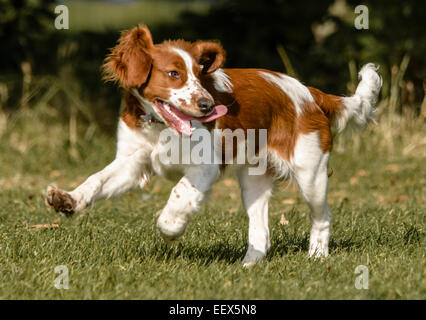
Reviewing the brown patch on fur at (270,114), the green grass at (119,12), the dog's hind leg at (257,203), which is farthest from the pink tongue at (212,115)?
the green grass at (119,12)

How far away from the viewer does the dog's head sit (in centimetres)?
358

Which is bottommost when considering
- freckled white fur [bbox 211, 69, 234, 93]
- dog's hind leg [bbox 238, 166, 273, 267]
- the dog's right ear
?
dog's hind leg [bbox 238, 166, 273, 267]

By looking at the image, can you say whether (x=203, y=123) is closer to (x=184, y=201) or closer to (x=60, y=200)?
(x=184, y=201)

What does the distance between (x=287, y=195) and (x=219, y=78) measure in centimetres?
323

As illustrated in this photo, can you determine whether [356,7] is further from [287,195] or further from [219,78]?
[219,78]

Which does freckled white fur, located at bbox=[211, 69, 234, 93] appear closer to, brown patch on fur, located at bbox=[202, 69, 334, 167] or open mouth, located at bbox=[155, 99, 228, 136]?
brown patch on fur, located at bbox=[202, 69, 334, 167]

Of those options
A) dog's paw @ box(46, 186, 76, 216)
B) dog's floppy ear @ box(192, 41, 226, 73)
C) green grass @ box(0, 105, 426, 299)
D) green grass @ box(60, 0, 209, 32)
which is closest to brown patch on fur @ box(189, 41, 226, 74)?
dog's floppy ear @ box(192, 41, 226, 73)

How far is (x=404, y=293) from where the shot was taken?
3.26 metres

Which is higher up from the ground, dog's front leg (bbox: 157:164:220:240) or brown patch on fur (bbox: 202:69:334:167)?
brown patch on fur (bbox: 202:69:334:167)

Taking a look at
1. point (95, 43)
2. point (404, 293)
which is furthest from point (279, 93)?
point (95, 43)

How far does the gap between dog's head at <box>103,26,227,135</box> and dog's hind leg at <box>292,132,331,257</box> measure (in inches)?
27.4

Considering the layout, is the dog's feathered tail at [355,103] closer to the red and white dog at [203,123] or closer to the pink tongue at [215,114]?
the red and white dog at [203,123]

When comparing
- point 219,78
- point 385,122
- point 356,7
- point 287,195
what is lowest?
point 287,195

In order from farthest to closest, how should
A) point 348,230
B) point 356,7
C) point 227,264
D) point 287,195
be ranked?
1. point 356,7
2. point 287,195
3. point 348,230
4. point 227,264
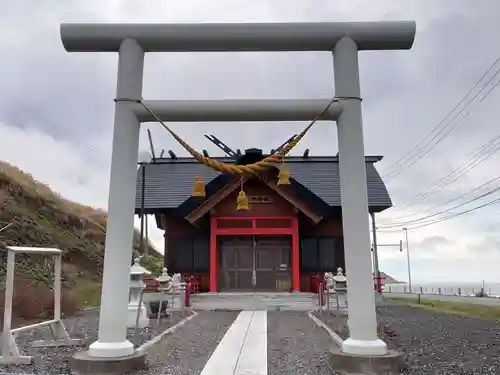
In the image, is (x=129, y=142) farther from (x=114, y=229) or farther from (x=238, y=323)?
(x=238, y=323)

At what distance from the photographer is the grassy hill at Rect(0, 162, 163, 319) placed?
1365 centimetres

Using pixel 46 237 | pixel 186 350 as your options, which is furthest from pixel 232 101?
pixel 46 237

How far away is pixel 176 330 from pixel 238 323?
1.67m

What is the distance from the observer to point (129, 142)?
5.17 metres

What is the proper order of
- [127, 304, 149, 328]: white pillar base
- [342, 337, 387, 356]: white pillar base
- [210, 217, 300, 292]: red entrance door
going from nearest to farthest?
[342, 337, 387, 356]: white pillar base < [127, 304, 149, 328]: white pillar base < [210, 217, 300, 292]: red entrance door

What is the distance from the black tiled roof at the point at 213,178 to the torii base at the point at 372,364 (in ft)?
44.8

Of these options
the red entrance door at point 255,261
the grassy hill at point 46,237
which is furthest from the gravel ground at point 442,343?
the grassy hill at point 46,237

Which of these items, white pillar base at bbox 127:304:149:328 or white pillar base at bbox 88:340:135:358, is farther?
white pillar base at bbox 127:304:149:328

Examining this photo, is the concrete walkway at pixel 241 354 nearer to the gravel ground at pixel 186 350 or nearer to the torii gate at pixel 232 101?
the gravel ground at pixel 186 350

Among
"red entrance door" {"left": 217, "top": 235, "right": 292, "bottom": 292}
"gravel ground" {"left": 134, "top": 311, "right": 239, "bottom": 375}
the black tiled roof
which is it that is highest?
the black tiled roof

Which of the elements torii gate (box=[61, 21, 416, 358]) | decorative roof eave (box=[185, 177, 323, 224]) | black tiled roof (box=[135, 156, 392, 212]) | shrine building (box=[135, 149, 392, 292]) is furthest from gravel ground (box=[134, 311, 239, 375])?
black tiled roof (box=[135, 156, 392, 212])

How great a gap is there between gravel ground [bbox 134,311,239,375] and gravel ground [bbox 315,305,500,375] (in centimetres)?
224

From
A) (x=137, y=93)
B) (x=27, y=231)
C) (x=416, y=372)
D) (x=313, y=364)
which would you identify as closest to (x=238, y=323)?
(x=313, y=364)

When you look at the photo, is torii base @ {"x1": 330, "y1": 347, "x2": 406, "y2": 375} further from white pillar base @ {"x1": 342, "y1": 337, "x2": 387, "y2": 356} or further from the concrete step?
the concrete step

**Exercise**
Please retype every item above word for word, leaving out the pictures.

**Task solution**
Reviewing the brown patch on fur at (270,114), the green grass at (119,12), the dog's hind leg at (257,203), which is farthest from the pink tongue at (212,115)?
the green grass at (119,12)

How far away from the viewer does the dog's head sit (in centimetres)?
358

Which is bottommost when considering
- freckled white fur [bbox 211, 69, 234, 93]
- dog's hind leg [bbox 238, 166, 273, 267]
- the dog's right ear
?
dog's hind leg [bbox 238, 166, 273, 267]

By looking at the image, can you say whether (x=203, y=123) is closer to (x=184, y=201) or closer to (x=60, y=200)?
(x=184, y=201)

What does the distance between (x=287, y=195) and (x=219, y=78) measure in centimetres?
323

As illustrated in this photo, can you determine whether [356,7] is further from [287,195] or further from [219,78]?
[219,78]

Which does freckled white fur, located at bbox=[211, 69, 234, 93] appear closer to, brown patch on fur, located at bbox=[202, 69, 334, 167] or open mouth, located at bbox=[155, 99, 228, 136]?
brown patch on fur, located at bbox=[202, 69, 334, 167]

Of those options
A) dog's paw @ box(46, 186, 76, 216)
B) dog's floppy ear @ box(192, 41, 226, 73)
C) green grass @ box(0, 105, 426, 299)
D) green grass @ box(60, 0, 209, 32)
which is closest to brown patch on fur @ box(189, 41, 226, 74)?
dog's floppy ear @ box(192, 41, 226, 73)

How far is (x=404, y=293) from where the shot was taken?
3.26 metres

Which is higher up from the ground, dog's front leg (bbox: 157:164:220:240) or brown patch on fur (bbox: 202:69:334:167)?
brown patch on fur (bbox: 202:69:334:167)

Taking a look at
1. point (95, 43)
2. point (404, 293)
which is furthest from point (279, 93)?
point (95, 43)

How far does the gap between dog's head at <box>103,26,227,135</box> and dog's hind leg at <box>292,132,331,257</box> measure (in inches)?
27.4

Considering the layout, is the dog's feathered tail at [355,103] closer to the red and white dog at [203,123] or closer to the pink tongue at [215,114]?
the red and white dog at [203,123]

When comparing
- point 219,78
- point 385,122
- point 356,7
- point 287,195
what is lowest?
point 287,195

In order from farthest to closest, how should
A) point 348,230
B) point 356,7
C) point 227,264
D) point 287,195
be ranked?
1. point 356,7
2. point 287,195
3. point 348,230
4. point 227,264
In the image, is (x=129, y=142) farther from (x=114, y=229) or farther from (x=238, y=323)?
(x=238, y=323)

At what distance from the photographer is the grassy hill at Rect(0, 162, 163, 319) placed?
1365 centimetres

Using pixel 46 237 | pixel 186 350 as your options, which is furthest from pixel 232 101?
pixel 46 237

How far away is pixel 176 330 from pixel 238 323?
1.67m

What is the distance from the observer to point (129, 142)?
5.17 metres

What is the proper order of
- [127, 304, 149, 328]: white pillar base
- [342, 337, 387, 356]: white pillar base
- [210, 217, 300, 292]: red entrance door
going from nearest to farthest?
[342, 337, 387, 356]: white pillar base < [127, 304, 149, 328]: white pillar base < [210, 217, 300, 292]: red entrance door

What is the distance from the black tiled roof at the point at 213,178 to the torii base at the point at 372,364 (in ft)?
44.8

Of these options
the red entrance door at point 255,261
the grassy hill at point 46,237
which is furthest from the gravel ground at point 442,343?
the grassy hill at point 46,237

Which of these items, white pillar base at bbox 127:304:149:328 or white pillar base at bbox 88:340:135:358, is farther?
white pillar base at bbox 127:304:149:328

Examining this photo, is the concrete walkway at pixel 241 354 nearer to the gravel ground at pixel 186 350 or nearer to the torii gate at pixel 232 101?
the gravel ground at pixel 186 350

Among
"red entrance door" {"left": 217, "top": 235, "right": 292, "bottom": 292}
"gravel ground" {"left": 134, "top": 311, "right": 239, "bottom": 375}
the black tiled roof
which is it that is highest?
the black tiled roof

Which of the elements torii gate (box=[61, 21, 416, 358]) | decorative roof eave (box=[185, 177, 323, 224]) | black tiled roof (box=[135, 156, 392, 212]) | shrine building (box=[135, 149, 392, 292]) is furthest from gravel ground (box=[134, 311, 239, 375])?
black tiled roof (box=[135, 156, 392, 212])

How great a gap is there between gravel ground [bbox 134,311,239,375] and gravel ground [bbox 315,305,500,375] (in centimetres)?
224

From
A) (x=137, y=93)
B) (x=27, y=231)
C) (x=416, y=372)
D) (x=313, y=364)
which would you identify as closest to (x=238, y=323)?
(x=313, y=364)

When you look at the photo, is torii base @ {"x1": 330, "y1": 347, "x2": 406, "y2": 375} further from white pillar base @ {"x1": 342, "y1": 337, "x2": 387, "y2": 356} or further from the concrete step?
the concrete step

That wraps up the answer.